* _REQUIREMENT_: Start the output with the opening line of the listing below and continue, reproducing each line exactly, up to and including the line that contains "<!DOCTYPE svg PUBLIC".

EXCERPTED RECORDS START

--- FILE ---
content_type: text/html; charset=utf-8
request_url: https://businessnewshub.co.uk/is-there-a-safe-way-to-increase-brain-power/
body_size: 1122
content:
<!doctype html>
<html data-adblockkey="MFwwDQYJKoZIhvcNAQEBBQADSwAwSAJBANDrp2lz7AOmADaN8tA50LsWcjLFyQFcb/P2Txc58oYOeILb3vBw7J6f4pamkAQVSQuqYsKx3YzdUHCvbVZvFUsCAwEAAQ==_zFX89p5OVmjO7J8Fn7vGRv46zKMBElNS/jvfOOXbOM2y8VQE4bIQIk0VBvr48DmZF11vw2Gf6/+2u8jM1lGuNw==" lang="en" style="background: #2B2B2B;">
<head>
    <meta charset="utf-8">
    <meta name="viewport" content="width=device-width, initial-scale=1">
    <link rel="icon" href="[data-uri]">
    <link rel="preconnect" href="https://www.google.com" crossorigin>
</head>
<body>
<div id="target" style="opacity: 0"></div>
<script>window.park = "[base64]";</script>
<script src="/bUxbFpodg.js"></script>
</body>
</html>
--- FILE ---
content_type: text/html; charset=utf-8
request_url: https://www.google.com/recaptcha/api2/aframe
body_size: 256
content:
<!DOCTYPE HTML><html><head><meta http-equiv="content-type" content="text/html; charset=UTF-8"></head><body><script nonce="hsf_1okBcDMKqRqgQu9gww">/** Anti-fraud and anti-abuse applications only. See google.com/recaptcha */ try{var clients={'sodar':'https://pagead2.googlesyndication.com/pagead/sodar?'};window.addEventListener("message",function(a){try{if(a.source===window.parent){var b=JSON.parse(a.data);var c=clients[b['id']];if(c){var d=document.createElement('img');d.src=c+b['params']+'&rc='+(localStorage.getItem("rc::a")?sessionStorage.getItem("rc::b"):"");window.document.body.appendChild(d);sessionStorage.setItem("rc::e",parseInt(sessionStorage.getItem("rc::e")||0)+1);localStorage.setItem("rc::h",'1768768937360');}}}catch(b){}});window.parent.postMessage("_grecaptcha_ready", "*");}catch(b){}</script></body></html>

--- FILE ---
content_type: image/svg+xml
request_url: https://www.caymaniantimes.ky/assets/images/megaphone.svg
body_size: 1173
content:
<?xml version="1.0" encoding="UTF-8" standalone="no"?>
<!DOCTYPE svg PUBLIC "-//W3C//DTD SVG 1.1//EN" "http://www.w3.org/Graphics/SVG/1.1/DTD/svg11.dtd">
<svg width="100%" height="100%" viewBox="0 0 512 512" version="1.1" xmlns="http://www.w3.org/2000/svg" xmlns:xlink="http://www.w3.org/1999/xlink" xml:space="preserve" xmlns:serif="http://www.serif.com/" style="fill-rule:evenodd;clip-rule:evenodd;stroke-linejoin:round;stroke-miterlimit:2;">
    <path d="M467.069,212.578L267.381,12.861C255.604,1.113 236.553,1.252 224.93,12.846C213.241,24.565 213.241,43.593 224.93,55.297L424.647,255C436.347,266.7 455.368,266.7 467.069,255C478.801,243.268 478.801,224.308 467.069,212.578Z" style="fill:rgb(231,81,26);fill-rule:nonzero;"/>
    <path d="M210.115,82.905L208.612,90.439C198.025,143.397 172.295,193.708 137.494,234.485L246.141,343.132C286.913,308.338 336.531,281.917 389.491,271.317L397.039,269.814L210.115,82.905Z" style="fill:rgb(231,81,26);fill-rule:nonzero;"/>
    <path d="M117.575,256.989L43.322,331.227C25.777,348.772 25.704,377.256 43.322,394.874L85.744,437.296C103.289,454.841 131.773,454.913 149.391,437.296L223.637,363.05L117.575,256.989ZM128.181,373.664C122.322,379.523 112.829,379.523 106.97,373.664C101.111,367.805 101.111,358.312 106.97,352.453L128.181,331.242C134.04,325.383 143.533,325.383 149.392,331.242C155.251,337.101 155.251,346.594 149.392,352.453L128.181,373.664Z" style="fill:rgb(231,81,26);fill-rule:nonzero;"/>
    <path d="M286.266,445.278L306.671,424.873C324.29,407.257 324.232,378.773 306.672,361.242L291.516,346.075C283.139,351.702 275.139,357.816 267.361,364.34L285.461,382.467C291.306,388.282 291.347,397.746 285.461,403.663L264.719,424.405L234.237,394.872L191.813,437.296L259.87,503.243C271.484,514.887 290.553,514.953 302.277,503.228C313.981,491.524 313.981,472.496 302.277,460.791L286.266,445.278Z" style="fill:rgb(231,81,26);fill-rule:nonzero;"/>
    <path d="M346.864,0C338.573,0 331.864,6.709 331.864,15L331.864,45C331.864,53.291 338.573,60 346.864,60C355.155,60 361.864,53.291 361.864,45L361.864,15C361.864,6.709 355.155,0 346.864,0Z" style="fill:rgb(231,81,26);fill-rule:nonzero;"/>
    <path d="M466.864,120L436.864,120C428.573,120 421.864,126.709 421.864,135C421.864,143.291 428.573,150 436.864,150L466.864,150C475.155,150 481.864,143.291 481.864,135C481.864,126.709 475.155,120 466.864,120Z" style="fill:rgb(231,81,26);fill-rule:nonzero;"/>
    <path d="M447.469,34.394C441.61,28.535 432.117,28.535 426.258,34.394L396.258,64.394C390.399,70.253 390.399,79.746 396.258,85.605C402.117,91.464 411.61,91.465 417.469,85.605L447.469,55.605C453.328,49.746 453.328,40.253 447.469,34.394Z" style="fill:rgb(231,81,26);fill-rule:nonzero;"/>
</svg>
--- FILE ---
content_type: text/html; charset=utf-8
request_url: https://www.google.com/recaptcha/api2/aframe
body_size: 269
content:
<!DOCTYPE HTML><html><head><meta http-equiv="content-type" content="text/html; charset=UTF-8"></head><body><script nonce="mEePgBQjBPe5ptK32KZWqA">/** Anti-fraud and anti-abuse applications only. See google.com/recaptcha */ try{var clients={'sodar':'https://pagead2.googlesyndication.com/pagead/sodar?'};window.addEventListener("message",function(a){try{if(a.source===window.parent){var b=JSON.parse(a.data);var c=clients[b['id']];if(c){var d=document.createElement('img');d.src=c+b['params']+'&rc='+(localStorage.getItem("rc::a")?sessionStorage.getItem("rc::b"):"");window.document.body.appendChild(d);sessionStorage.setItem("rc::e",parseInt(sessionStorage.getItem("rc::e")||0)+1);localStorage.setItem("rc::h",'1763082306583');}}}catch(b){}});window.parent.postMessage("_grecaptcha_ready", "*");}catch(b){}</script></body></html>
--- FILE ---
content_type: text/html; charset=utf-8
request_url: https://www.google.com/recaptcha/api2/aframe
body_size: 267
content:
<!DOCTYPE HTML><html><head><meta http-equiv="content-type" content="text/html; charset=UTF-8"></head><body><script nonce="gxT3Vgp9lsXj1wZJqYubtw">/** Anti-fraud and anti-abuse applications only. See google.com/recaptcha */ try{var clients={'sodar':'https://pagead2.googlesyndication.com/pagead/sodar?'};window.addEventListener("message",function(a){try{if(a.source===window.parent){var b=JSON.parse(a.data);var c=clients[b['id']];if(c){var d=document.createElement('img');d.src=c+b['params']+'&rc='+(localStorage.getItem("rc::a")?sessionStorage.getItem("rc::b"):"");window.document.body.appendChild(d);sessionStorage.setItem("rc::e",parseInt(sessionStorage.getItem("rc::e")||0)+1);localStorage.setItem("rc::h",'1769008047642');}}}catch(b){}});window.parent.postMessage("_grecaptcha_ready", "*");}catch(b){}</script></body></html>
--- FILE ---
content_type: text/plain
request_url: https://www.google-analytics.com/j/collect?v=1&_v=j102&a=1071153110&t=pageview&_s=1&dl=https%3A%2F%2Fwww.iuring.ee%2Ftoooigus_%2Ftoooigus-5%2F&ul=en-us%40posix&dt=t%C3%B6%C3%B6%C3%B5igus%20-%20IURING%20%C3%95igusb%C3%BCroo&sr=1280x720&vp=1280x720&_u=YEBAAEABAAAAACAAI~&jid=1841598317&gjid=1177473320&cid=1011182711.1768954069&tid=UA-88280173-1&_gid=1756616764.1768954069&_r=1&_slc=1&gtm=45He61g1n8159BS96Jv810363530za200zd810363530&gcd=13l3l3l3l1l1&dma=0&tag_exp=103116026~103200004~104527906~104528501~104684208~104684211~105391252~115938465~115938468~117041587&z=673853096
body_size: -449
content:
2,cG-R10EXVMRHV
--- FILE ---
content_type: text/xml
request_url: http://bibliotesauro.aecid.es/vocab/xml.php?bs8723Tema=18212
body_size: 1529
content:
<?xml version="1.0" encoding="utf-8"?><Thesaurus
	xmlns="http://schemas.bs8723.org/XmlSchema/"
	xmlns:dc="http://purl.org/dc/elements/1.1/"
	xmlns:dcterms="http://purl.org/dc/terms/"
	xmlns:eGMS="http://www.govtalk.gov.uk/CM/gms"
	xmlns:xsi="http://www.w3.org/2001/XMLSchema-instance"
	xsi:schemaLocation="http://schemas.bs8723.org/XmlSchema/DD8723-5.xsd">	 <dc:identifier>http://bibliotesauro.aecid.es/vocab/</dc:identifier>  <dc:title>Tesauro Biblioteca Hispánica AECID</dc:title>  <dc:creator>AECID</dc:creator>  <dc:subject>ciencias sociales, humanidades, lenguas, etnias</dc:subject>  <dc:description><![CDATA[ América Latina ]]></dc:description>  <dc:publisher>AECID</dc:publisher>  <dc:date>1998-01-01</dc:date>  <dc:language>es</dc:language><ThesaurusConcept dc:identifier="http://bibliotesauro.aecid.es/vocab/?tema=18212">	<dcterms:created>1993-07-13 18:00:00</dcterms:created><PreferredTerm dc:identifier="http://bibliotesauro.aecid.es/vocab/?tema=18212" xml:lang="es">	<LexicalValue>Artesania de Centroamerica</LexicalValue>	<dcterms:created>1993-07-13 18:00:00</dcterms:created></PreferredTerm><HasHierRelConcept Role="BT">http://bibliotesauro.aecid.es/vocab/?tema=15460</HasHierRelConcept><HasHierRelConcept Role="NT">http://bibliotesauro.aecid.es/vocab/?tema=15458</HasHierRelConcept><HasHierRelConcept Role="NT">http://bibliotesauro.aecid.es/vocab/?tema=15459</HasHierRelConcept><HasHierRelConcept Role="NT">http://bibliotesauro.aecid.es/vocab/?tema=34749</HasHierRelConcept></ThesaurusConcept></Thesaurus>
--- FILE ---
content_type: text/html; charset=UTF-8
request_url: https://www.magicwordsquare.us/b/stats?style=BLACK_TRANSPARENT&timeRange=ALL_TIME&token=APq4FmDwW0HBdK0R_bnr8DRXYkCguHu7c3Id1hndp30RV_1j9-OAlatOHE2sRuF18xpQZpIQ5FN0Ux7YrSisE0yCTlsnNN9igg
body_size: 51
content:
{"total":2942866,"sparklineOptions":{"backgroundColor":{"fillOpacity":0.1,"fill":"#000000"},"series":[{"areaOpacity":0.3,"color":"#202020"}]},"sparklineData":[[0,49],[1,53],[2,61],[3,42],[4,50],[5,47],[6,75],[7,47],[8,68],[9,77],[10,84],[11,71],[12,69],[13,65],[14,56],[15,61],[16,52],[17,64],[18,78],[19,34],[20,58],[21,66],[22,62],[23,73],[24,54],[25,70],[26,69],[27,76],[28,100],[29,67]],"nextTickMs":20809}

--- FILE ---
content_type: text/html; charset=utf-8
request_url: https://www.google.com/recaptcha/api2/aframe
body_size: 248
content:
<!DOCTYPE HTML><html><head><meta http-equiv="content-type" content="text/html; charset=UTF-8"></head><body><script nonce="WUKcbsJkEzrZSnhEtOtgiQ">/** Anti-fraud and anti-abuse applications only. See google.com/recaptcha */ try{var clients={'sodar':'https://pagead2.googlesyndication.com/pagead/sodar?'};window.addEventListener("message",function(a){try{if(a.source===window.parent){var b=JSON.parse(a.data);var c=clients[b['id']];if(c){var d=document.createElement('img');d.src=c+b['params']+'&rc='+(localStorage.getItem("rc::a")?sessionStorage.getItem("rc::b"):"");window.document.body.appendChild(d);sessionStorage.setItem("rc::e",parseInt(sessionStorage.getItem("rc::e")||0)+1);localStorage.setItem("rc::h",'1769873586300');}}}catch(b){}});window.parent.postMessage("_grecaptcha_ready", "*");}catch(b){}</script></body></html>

EXCERPTED RECORDS END

* _TASK RESPONSE_:
--- FILE ---
content_type: text/html; charset=utf-8
request_url: https://businessnewshub.co.uk/is-there-a-safe-way-to-increase-brain-power/
body_size: 1122
content:
<!doctype html>
<html data-adblockkey="MFwwDQYJKoZIhvcNAQEBBQADSwAwSAJBANDrp2lz7AOmADaN8tA50LsWcjLFyQFcb/P2Txc58oYOeILb3vBw7J6f4pamkAQVSQuqYsKx3YzdUHCvbVZvFUsCAwEAAQ==_zFX89p5OVmjO7J8Fn7vGRv46zKMBElNS/jvfOOXbOM2y8VQE4bIQIk0VBvr48DmZF11vw2Gf6/+2u8jM1lGuNw==" lang="en" style="background: #2B2B2B;">
<head>
    <meta charset="utf-8">
    <meta name="viewport" content="width=device-width, initial-scale=1">
    <link rel="icon" href="[data-uri]">
    <link rel="preconnect" href="https://www.google.com" crossorigin>
</head>
<body>
<div id="target" style="opacity: 0"></div>
<script>window.park = "[base64]";</script>
<script src="/bUxbFpodg.js"></script>
</body>
</html>
--- FILE ---
content_type: text/html; charset=utf-8
request_url: https://www.google.com/recaptcha/api2/aframe
body_size: 256
content:
<!DOCTYPE HTML><html><head><meta http-equiv="content-type" content="text/html; charset=UTF-8"></head><body><script nonce="hsf_1okBcDMKqRqgQu9gww">/** Anti-fraud and anti-abuse applications only. See google.com/recaptcha */ try{var clients={'sodar':'https://pagead2.googlesyndication.com/pagead/sodar?'};window.addEventListener("message",function(a){try{if(a.source===window.parent){var b=JSON.parse(a.data);var c=clients[b['id']];if(c){var d=document.createElement('img');d.src=c+b['params']+'&rc='+(localStorage.getItem("rc::a")?sessionStorage.getItem("rc::b"):"");window.document.body.appendChild(d);sessionStorage.setItem("rc::e",parseInt(sessionStorage.getItem("rc::e")||0)+1);localStorage.setItem("rc::h",'1768768937360');}}}catch(b){}});window.parent.postMessage("_grecaptcha_ready", "*");}catch(b){}</script></body></html>

--- FILE ---
content_type: image/svg+xml
request_url: https://www.caymaniantimes.ky/assets/images/megaphone.svg
body_size: 1173
content:
<?xml version="1.0" encoding="UTF-8" standalone="no"?>
<!DOCTYPE svg PUBLIC "-//W3C//DTD SVG 1.1//EN" "http://www.w3.org/Graphics/SVG/1.1/DTD/svg11.dtd">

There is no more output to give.